Une course contre la montre est engagée à Mayotte dévastée samedi par un cyclone meurtrier. Le bilan du drame est pour l’heure impossible à définir et restera probablement incertain. Environ 100 000 personnes vivent de manière irrégulière à Mayotte - sur 320 000 habitants - dans des cases en tôle, qui n’ont pas résisté aux vents de plus de 220 km/h. Les sans-papiers n’ont pas voulu rejoindre les hébergements d’urgence, de peur d’être interpellés et expulsés dans leur pays d’origine.
Plusieurs centaines, voire des milliers de morts : le bilan humain du cyclone Chido, qui a touché samedi 14 décembre l’île française de Mayotte, pourrait être très lourd. Deux jours après le passage de la tempête dévastatrice sur le 101e département de France, le plus pauvre, le nombre de morts et de blessés reste incertain.
Les secouristes s’attendent à trouver de nombreuses victimes dans les décombres des bidonvilles très peuplés, notamment dans les hauteurs de Mamoudzou, a dit le maire de la ville, Ambdilwahedou Soumaila.
Il sera aussi "très difficile d’avoir un bilan final" étant donné que la tradition musulmane, très ancrée dans le petit archipel de l’océan Indien, veut que les défunts soient enterrés "dans les 24 heures", a expliqué dimanche soir le préfet François-Xavier Bieuville. (...)
En outre, la population clandestine de Mayotte dépasse les 100 000 personnes selon le ministère de l’Intérieur - sur quelque 320 000 habitants officiellement dénombrés -, ce qui rend improbable un décompte des morts exhaustif.
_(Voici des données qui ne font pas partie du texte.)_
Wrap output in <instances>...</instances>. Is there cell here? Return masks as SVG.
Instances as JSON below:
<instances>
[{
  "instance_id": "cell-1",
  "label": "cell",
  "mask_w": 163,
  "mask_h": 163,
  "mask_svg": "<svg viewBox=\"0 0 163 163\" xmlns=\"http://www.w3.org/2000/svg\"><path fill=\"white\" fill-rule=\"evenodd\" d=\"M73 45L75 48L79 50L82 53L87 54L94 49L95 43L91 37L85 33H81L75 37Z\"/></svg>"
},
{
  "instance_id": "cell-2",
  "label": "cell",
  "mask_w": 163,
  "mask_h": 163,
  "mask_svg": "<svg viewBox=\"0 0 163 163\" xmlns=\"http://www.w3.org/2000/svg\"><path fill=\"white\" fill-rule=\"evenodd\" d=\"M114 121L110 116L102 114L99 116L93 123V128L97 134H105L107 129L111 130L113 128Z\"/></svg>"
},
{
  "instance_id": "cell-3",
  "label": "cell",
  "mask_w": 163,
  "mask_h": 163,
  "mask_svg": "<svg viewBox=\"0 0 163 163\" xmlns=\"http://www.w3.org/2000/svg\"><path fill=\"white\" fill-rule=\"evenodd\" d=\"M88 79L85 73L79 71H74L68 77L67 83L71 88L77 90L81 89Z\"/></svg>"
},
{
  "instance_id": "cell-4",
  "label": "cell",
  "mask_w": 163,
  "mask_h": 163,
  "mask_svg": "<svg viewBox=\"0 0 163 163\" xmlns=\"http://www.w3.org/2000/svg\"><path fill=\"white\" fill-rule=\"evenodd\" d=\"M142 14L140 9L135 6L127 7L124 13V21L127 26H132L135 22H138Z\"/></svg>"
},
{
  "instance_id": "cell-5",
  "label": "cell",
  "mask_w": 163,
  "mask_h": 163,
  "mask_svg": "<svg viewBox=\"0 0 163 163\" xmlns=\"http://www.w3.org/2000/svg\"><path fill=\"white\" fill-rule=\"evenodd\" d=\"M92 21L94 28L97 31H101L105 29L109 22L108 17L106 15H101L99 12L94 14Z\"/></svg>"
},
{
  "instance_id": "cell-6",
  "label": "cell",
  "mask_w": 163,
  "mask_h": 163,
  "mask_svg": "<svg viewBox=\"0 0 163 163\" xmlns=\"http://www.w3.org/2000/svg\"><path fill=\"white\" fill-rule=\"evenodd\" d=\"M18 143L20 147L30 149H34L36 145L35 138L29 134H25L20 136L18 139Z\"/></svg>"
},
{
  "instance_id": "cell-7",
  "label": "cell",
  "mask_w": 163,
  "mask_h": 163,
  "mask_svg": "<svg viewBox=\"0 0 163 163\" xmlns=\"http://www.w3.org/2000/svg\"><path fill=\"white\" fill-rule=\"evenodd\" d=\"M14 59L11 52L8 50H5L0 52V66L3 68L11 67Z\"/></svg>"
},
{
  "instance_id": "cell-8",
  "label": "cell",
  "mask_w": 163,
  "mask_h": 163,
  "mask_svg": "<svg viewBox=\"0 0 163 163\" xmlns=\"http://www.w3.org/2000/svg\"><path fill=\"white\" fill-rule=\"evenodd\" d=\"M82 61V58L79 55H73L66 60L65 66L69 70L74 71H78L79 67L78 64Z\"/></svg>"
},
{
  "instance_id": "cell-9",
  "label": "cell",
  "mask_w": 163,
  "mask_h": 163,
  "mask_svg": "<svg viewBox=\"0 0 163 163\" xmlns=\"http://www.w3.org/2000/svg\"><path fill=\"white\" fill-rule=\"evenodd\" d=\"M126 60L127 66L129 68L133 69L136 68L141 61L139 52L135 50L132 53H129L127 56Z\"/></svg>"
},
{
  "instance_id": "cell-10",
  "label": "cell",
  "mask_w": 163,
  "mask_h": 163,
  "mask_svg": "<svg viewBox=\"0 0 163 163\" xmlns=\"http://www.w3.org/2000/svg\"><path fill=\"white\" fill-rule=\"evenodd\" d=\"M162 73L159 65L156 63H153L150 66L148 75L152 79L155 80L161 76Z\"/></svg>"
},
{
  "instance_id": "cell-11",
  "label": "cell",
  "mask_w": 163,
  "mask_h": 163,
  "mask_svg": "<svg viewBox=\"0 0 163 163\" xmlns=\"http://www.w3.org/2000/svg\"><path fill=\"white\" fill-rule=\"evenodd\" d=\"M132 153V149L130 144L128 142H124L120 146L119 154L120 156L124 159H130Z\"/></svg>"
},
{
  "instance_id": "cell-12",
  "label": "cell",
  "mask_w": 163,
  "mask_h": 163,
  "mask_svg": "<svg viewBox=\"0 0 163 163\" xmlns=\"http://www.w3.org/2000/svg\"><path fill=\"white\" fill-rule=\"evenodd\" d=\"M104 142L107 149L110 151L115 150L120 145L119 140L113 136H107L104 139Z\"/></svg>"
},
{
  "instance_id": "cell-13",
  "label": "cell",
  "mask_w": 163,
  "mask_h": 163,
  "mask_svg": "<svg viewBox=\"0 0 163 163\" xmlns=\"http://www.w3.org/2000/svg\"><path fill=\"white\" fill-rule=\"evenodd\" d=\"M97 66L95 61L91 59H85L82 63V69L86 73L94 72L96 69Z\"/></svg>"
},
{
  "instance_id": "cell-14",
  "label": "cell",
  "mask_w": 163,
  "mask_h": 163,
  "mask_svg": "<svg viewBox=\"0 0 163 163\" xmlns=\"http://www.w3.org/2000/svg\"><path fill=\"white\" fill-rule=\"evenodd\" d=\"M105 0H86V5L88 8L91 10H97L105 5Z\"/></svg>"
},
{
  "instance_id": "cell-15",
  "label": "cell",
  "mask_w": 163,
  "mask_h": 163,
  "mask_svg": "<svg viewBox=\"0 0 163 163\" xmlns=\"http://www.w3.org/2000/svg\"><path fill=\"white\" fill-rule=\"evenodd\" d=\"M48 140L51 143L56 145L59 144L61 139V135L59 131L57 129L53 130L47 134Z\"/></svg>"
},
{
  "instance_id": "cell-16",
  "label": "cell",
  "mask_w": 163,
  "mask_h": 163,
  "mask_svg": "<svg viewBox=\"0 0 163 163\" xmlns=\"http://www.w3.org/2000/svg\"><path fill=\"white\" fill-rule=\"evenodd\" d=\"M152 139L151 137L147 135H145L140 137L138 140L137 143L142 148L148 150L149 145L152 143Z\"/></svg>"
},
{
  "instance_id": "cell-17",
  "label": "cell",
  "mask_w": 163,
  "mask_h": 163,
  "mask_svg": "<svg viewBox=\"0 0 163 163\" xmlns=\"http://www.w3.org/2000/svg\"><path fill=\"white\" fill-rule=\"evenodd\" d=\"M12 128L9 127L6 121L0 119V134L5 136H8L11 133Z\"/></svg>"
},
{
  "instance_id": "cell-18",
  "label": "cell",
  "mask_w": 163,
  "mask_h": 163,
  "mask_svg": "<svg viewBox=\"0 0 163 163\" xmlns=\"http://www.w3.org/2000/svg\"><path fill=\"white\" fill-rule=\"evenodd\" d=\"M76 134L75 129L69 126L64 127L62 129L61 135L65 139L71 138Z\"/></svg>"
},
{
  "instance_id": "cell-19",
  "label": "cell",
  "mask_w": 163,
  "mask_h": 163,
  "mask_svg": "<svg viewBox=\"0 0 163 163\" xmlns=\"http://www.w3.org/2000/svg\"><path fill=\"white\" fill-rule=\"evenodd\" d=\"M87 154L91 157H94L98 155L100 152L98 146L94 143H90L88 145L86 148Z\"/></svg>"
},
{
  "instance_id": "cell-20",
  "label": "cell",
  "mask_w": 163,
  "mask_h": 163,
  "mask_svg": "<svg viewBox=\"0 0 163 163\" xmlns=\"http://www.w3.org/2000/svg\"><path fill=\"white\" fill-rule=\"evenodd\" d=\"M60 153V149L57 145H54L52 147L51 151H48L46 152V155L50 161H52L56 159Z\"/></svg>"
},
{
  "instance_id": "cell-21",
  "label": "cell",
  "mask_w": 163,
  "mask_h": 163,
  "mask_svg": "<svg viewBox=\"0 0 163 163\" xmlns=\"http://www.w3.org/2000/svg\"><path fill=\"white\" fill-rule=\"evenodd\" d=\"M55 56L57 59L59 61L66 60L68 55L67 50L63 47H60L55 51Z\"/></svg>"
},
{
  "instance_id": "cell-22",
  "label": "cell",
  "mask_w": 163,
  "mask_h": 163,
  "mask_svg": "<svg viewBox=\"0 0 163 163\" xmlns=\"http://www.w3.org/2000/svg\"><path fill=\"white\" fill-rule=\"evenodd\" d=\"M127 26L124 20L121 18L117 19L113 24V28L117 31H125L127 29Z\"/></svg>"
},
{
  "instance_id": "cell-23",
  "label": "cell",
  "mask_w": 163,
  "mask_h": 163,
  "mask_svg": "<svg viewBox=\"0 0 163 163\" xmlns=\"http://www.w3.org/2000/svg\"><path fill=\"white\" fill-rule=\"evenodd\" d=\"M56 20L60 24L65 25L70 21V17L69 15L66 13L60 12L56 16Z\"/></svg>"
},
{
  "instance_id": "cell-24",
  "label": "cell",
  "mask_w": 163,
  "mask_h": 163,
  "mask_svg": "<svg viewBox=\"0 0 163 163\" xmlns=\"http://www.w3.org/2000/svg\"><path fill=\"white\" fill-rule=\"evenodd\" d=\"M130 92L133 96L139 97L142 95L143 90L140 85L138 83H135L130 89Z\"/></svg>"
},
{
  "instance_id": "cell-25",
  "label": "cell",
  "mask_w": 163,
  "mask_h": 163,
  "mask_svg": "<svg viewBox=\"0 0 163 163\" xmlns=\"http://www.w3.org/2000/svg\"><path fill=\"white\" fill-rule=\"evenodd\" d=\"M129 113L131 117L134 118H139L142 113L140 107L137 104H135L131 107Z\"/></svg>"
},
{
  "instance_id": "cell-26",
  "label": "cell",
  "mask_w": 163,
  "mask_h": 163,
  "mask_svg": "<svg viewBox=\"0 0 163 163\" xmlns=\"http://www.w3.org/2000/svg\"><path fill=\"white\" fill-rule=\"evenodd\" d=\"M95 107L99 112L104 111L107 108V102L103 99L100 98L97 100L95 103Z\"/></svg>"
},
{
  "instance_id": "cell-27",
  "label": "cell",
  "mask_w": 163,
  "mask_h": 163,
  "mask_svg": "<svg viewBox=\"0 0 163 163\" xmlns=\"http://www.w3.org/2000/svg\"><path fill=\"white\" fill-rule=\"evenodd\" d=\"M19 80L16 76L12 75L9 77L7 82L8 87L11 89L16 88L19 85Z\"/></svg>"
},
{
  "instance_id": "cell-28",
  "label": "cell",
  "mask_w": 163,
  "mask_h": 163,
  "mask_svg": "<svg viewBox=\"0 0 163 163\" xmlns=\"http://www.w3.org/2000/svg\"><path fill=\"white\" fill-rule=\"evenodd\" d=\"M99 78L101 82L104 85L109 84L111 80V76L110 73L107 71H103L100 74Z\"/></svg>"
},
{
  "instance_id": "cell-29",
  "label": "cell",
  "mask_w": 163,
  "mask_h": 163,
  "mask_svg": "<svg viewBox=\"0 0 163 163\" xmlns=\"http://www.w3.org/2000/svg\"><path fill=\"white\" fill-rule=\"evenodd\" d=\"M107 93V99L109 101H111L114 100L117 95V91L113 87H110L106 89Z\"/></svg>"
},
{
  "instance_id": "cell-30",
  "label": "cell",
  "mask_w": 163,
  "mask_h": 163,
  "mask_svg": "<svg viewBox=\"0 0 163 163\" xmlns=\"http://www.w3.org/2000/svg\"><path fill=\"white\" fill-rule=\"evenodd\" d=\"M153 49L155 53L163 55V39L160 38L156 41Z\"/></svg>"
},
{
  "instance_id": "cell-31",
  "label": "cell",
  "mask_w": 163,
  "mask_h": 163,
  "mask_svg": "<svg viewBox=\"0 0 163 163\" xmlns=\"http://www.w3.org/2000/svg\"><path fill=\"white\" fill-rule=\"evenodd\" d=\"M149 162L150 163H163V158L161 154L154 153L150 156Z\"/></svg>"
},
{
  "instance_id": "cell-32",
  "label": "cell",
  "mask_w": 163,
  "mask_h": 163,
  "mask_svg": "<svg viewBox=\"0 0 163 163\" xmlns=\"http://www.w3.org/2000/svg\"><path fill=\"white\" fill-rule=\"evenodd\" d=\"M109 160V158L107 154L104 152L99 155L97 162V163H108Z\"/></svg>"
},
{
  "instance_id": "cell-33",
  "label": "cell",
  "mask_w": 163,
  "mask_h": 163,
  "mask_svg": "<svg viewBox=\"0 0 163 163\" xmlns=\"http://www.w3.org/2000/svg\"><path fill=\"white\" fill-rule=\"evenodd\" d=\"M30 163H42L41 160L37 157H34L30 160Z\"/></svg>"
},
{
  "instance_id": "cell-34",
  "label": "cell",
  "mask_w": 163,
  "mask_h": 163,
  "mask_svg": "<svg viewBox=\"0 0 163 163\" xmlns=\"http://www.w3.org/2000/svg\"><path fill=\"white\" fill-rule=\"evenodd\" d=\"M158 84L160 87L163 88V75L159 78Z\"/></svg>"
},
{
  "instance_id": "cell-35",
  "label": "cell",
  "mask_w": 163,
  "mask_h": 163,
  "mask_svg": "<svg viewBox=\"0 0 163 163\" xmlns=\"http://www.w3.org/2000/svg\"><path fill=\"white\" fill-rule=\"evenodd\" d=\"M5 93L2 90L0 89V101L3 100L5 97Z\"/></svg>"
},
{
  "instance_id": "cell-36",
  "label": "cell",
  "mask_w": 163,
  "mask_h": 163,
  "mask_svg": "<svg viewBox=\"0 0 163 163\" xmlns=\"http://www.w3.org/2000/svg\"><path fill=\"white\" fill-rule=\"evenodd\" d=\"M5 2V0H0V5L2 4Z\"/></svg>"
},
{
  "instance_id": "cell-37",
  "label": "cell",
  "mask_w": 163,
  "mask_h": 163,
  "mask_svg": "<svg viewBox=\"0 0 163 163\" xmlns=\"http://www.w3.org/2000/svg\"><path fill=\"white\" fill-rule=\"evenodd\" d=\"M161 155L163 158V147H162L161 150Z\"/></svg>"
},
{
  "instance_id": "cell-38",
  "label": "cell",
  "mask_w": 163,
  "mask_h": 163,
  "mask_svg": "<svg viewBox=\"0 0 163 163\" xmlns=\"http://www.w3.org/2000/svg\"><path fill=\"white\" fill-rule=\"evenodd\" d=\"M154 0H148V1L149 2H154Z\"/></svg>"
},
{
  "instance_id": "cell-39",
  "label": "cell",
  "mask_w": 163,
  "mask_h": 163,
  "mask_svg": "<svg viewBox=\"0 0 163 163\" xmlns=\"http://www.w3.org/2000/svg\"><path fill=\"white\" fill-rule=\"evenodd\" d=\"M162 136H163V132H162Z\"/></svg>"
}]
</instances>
Des migrants refusent d’être hébergés de peur d’être expulsés
"Tous les bidonvilles sont couchés, ce qui laisse augurer un nombre considérables de victimes", a commenté auprès de l’AFP une source proche des autorités. Dans ces habitations précaires vivent principalement des personnes sans-papiers, originaires des Comores ou de l’Afrique des Grands Lacs. La majorité d’entre elles n’ont pas rejoint les centres d’hébergement avant le passage du cyclone, "en pensant que ce serait un piège qu’on leur tendait (...) pour les ramasser et les conduire hors des frontières", raconte à l’AFP Ousseni Balahachi, un ancien infirmier joint.
"Ces gens-là sont restés jusqu’à la dernière minute. Quand ils ont vu l’intensité du phénomène ils ont commencé à paniquer, à chercher où se réfugier. Mais c’était déjà trop tard, les tôles commençaient à s’envoler", a-t-il regretté. (...)
Les cases ont été anéanties, les toits de tôle ondulée se sont envolés, des poteaux électriques sont tombés à terre, des arbres et bambous ont été brisés... La plupart des routes sont impraticables, les communications extrêmement difficiles. InfoMigrants a tenté de joindre plusieurs ONG et des exilés vivant sur l’île, mais tous leurs téléphones étaient encore éteints lundi matin.